[Task statement]:
Starting at the top of the entries below, set down each line exactly as written, and stop after the line containing "You Have Much to Learn Grasshopper".
*** Opening of Dataset records ***
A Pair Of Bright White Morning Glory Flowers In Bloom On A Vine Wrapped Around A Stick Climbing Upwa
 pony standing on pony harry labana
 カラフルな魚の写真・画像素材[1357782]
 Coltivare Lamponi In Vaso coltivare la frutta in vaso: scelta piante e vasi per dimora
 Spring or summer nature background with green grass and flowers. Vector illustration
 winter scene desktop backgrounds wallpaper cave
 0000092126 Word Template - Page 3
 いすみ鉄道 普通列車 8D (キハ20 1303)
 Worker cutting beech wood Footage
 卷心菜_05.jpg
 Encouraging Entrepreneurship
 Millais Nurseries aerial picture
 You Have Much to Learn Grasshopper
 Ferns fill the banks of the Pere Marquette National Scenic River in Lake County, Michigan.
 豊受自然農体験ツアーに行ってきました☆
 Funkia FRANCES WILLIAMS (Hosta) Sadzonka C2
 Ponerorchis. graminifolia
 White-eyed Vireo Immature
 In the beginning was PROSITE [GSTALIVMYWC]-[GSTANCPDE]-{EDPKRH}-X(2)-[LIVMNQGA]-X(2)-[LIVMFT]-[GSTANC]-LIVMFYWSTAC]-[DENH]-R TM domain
*** Close of Dataset records ***
[Response]:
A Pair Of Bright White Morning Glory Flowers In Bloom On A Vine Wrapped Around A Stick Climbing Upwa
 pony standing on pony harry labana
 カラフルな魚の写真・画像素材[1357782]
 Coltivare Lamponi In Vaso coltivare la frutta in vaso: scelta piante e vasi per dimora
 Spring or summer nature background with green grass and flowers. Vector illustration
 winter scene desktop backgrounds wallpaper cave
 0000092126 Word Template - Page 3
 いすみ鉄道 普通列車 8D (キハ20 1303)
 Worker cutting beech wood Footage
 卷心菜_05.jpg
 Encouraging Entrepreneurship
 Millais Nurseries aerial picture
 You Have Much to Learn Grasshopper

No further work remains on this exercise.